Note, using the .NET framework's char.IsLetterOrDigit to determine if a
character is searchable is a very good idea!

Regards,
John

"Johnny Nielsen" <DONT_WRITE_THIStrap402@megabit.dk> wrote in message
news:#F121uTeEHA.2908@TK2MSFTNGP10.phx.gbl...
> I have only tested the CONTAINS clause on a Windows Server 2003 (SQL 2000
> SP3a).
>
> In the absense of proper ducumentation I have decided to use the .NET
> frameworks char.IsLetterOrDigit to determine if a character is searchable.
> But having found a '$' in the noise file I'm not sure if this is the right
> approach...
>
>
> Best regards
> Johnny Nielsen
>
> "John Kane" <jt-kane@comcast.net> wrote in message
> news:OHtNUSQeEHA.2352@TK2MSFTNGP09.phx.gbl...
> > Hilary,
> > An interesting deduction... Did you test on both Win2K and Win2003 (or
> > WinXP) as there are different OS-supplied wordbreakers for these OS
> > platforms that might result in different indexing strategies.
> >
> > Johnny, what is the OS platform that your SQL Server (select @@version)
is
> > installed on?
> >
> > Regards,
> > John
> >
> >
> > "Hilary Cotter" <hilaryk@att.net> wrote in message
> > news:O$0froMeEHA.3512@TK2MSFTNGP12.phx.gbl...

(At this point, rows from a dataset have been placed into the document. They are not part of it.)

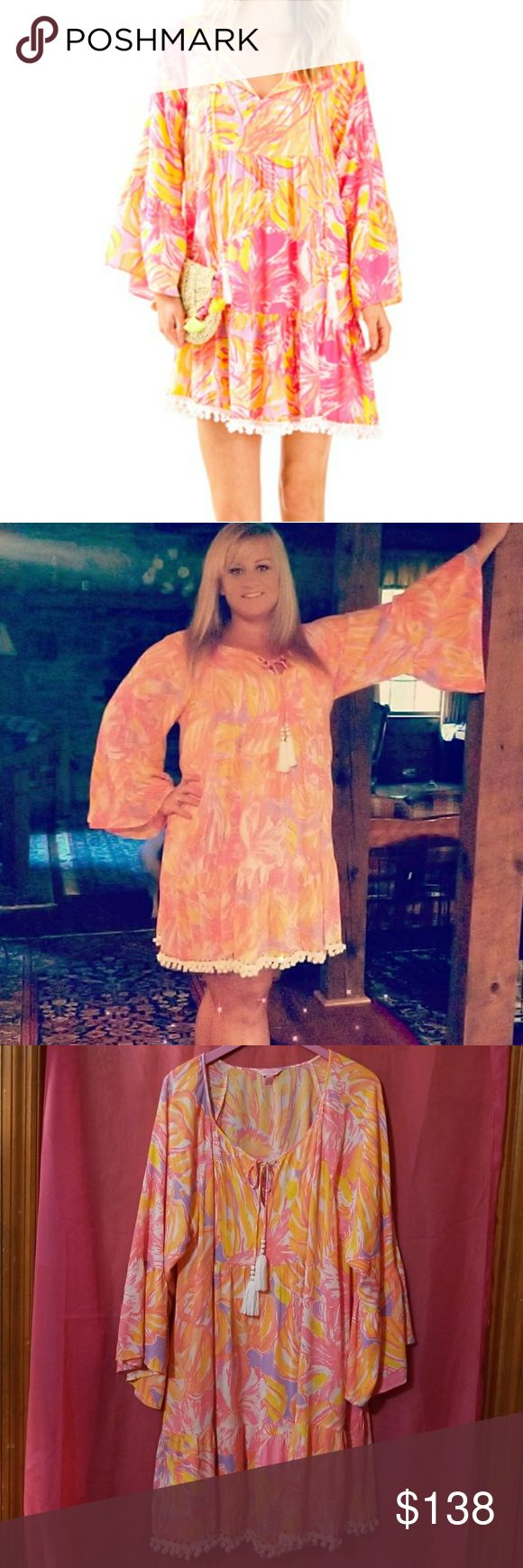 "Lilly Pulitzer Amisa tunic dress Pre-owned Multi sun Splashed  Notch Neck Tunic Dress With Bell Sleeves And Beaded Hemline With Pom Pom Details. 35 1/2"" From Top Of Shoulder To Hem. Length: Above The Knee. Crinkle Viscose Gauze (100% Rayon).  Gorgeous Dress!  Flattering on everyone! Some of the beads on the hemline are missing as shown in last 2 pictures Lilly Pulitzer Dresses Long Sleeve"
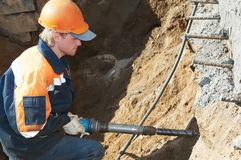 Builder with plugger Royalty Free Stock Photo
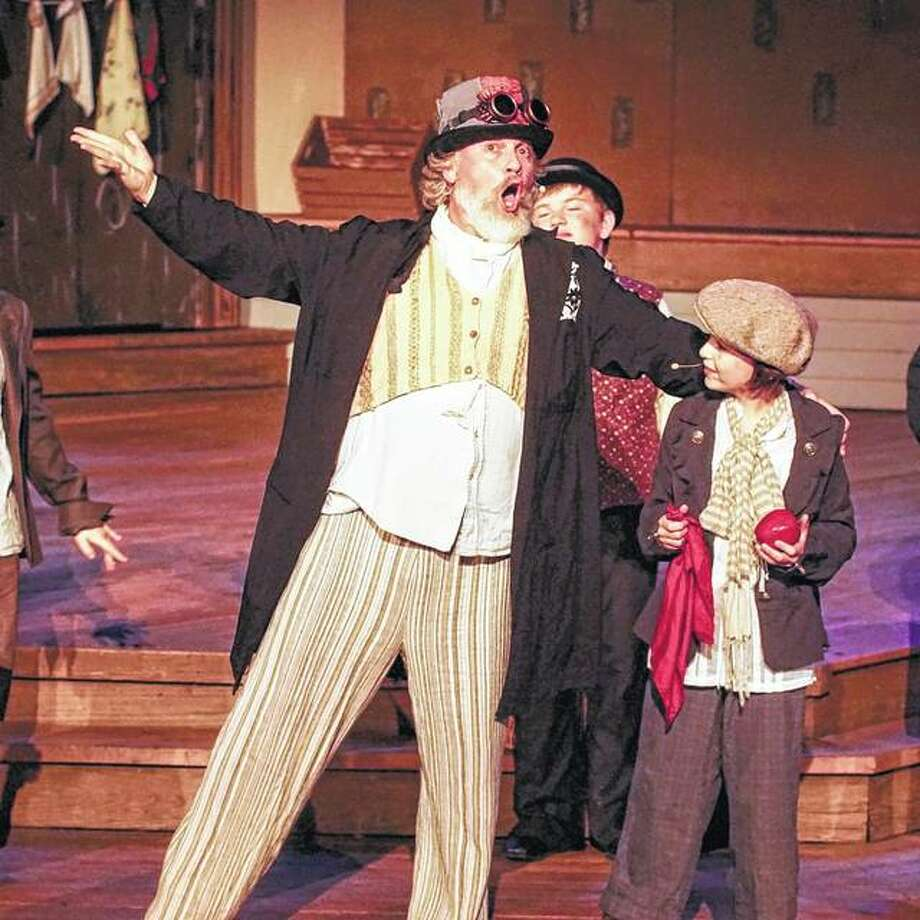 "J.B. George (left) as Fagin and Isabelle Stewart as Oliver rehearse a scene from Theatre in the Park's production of ""Oliver!"" at New Salem State Historic Site in Petersburg. The play opens Friday. Photo:       Photo Provided"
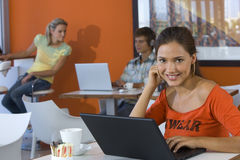 Young woman using laptop in cafe, smiling, portrait, couple in background Royalty Free Stock Photo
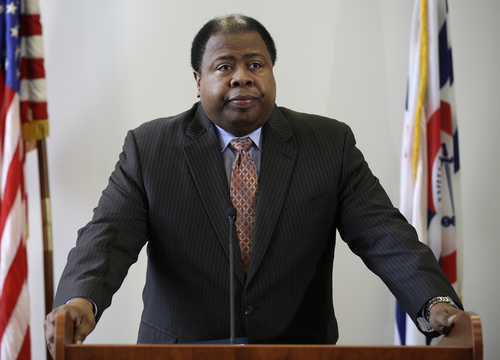 Cincinnati city manager Milton R. Dohoney, Jr. speaks at a news conference, Tuesday, May 14, 2013, in Cincinnati, where Cincinnati police chief James Craig announced he has accepted the position as chief of police in Detroit. (AP Photo/Al Behrman)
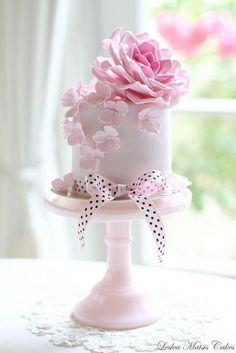 Adorable pink and white single layer wedding cake with polka dot ribbon wedding weddingcake cake pink romantic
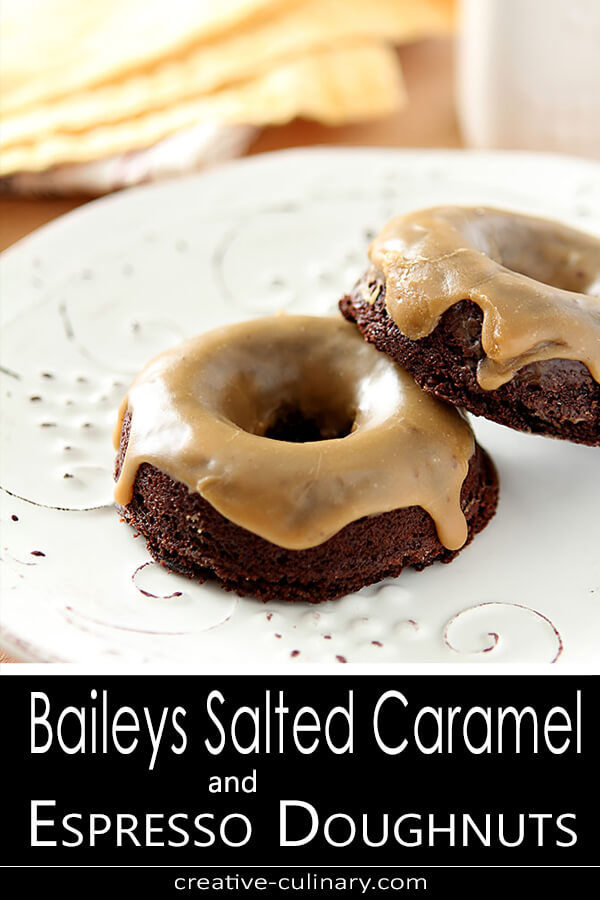 Two Baileys Salted Caramel and Espresso Doughnuts stacked on a white plate.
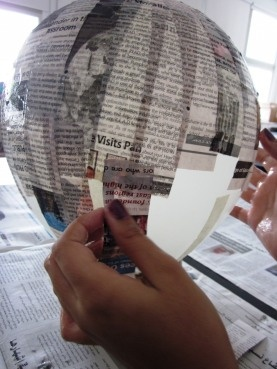 paper mache over balloon. pop balloon. place glow sticks inside after decorating then hang on a string for big effect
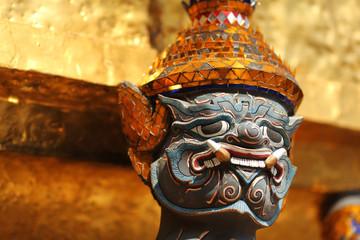 Guardian spirit with golden headdress at Grand palace, Bangkok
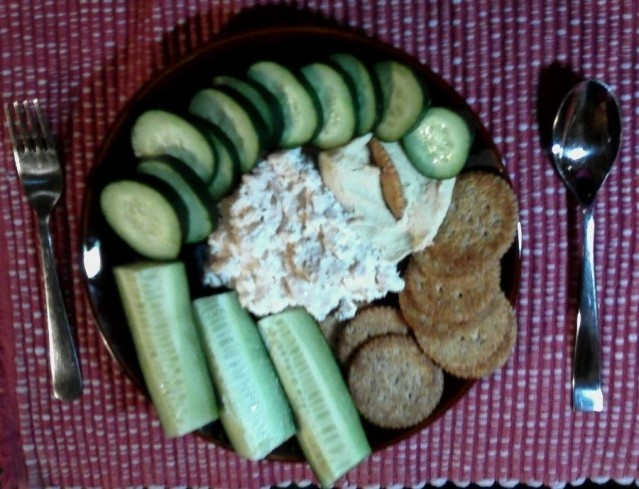 plate of food, crackers, fish, hummus, sliced cucumber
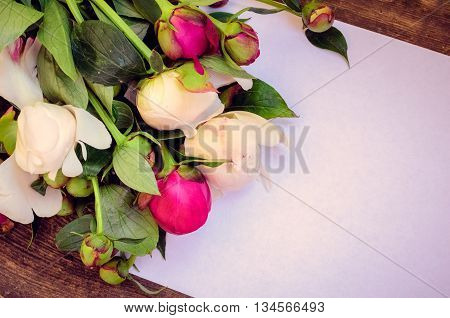 Peony background. Fuchsia, pink and white peonies on old wooden table with an empty sheet of paper for text. Happy Mothers Day. Mother's Day greetings card. Valentines Day. Copy space. Toned image.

> > > According to my tests with the neutral and US Englishword breaker the
*
> is
> > > treated as white space when you have a single search argument and you
> > > wildcard it, and you wrap it in single quotes.
> > >
> > > In other words a search on test will return the same hits on a search
on
> > > test*.
> > >
> > > If you wrap the phrase with double quotes you will get wildcarding,
but
> it
> > > will still match with test*.
> > >
> > > Think of it this way. While indexing when MSSearch sees non white
space,
> > non
> > > alphanumeric characters it strips them out and indexes the
alphanumeric
> > > characters.
> > >
> > > So test* is indexed as test and is indistinguishable from test.
> > >
> > > When you search on test* the * is stripped off and the search is
> performed
> > > on test.
> > >
> > > Confusing I know.
> > >
> > > HTH
> > > --
> > > Hilary Cotter
> > > Looking for a book on SQL Server replication?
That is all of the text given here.